Section: Scientific Foundations

3D cities reconstruction

Participants : Cédric Guiard, Chun Liu, Emilia Lombardo, André Gagalowicz.

Cities are of multi-dimensions, highly functional and with visual complexity. They are the concentration of history, culture, economy, and ecology, etc. Therefore, modeling and visualizing realistically 3D cities using computers covers various disciplines and is a real challenge to researchers in different research domains. The potential applications for creating 3D cities range from research and educational purposes like urban planning and global navigation to entertainment like tourism and 3D computer games. Buildings, as one of the main objects in cities, differ from one another in many aspects like motif, style, dimensions, etc. Facades can to a great extent reflect most aspects of one building. Therefore, our research will mainly focus on 3D facade reconstruction based on multi-source informations (including aerial images, ground images, architectural knowledge, etc.). Our goal is to create a real time 3D facade reconstruction system with a user friendly interface. Three major challenges will be tackled:

• our system will face not only expert users but also non-expert users; so, we have to conceive a user friendly interface. Is there a way to let all of our future users express their idea in 3D? This is a demanding task to provide our various potential users with easy-to-use interface that requires no/not much learning while keeping the high quality results.

• real-time and realism are two critical factors for 3D object modeling and visualization. Here, architectural knowledge, like floor height and width should be adopted in order to get plausible results, and meanwhile considering the application of our system, memory consuming and time consuming should be reduced.

• robustness is another important factor in facade reconstruction from multi-source information. Since the quality and complexity of the input information cannot perfectly meet our requirements (usually there are heavy image noise, measurement errors, small irregular elements, etc.), how to get stable and precise reconstruction result will be a tough nut to crack.

Ranging from the generation of typical buildings appearance considered to populate the environment to the accurate reconstruction of existing ones regarding specific fidelity and precision constraints, the production of 3D buildings representation draws a bridge between Computer Graphics and Computer Vision approaches.

Techniques in Computer Graphics are interested in large-scale modeling making use of procedural schemes. Introduced in the 70's [39] as a formal approach to architectural design, Shape Grammars have recently evolved to extend their derivation mechanisms ( [36] , [41] , [33] , [34] ). Shape grammars can be complemented by cellular textures [30] and generative mesh modeling to generate facade ornaments. Meanwhile; these techniques do not allow to account for precise similarity constraints to a real environment.

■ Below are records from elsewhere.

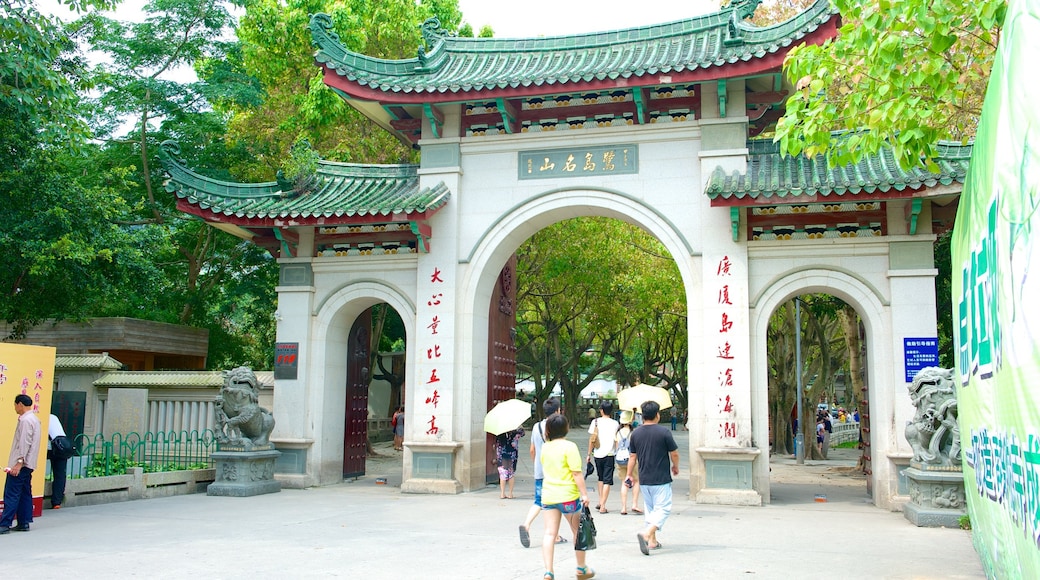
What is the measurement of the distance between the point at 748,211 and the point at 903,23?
4807mm

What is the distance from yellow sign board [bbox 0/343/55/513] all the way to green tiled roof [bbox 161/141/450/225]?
3791 mm

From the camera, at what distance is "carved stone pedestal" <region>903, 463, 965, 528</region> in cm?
910

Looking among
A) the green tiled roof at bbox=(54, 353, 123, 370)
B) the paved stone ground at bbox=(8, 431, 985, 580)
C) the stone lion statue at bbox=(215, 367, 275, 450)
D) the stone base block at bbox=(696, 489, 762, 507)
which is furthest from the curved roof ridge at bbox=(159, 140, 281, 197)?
the stone base block at bbox=(696, 489, 762, 507)

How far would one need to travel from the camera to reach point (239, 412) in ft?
39.7

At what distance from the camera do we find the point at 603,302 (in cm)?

Conversely, there is a wide spectrum of strategies for urban reconstruction in Computer Vision. Depending on considered input data : single image [35] , ground-based facade images ( [21] , [40] ), interactive editing using aerial images [37] , aerial images combined with ground-based panorama images [42] , ground-based laser scans combined with aerial images or airborne laser scans [24] , [25] , these systems still resort to semi-automatic and notorious fragile methods having quite difficulties to extract the structural characterization of the considered constructions.

All these different acquisitions types (geo-referenced through the help of the numerical foot print; cadastre delivered by ING) are considered and accessible in the scope of the TERRA NUMERICA project. In this context, our scientific objective is to establish a virtuous loop linking image-based analysis techniques to model-based building characterization through the introduction of an innovative reconstruction scheme counting for the simultaneous registration of planimetric, 2D photo and 3D scans acquisitions. This approach is foreseen to couple the respective advantages carried by these techniques able to resolve their respective weaknesses in order to:

• Enlarge the space of the buildings representation that can be instantiated considering a procedural paradigm;

• Support an interactive parametrization and automate the reconstruction process;

• Integrate precision and fidelity constraints in data correspondence as a mean to incrementally qualify and enrich the model;

• Improve structural and semantic characterization under a hierarchical scheme.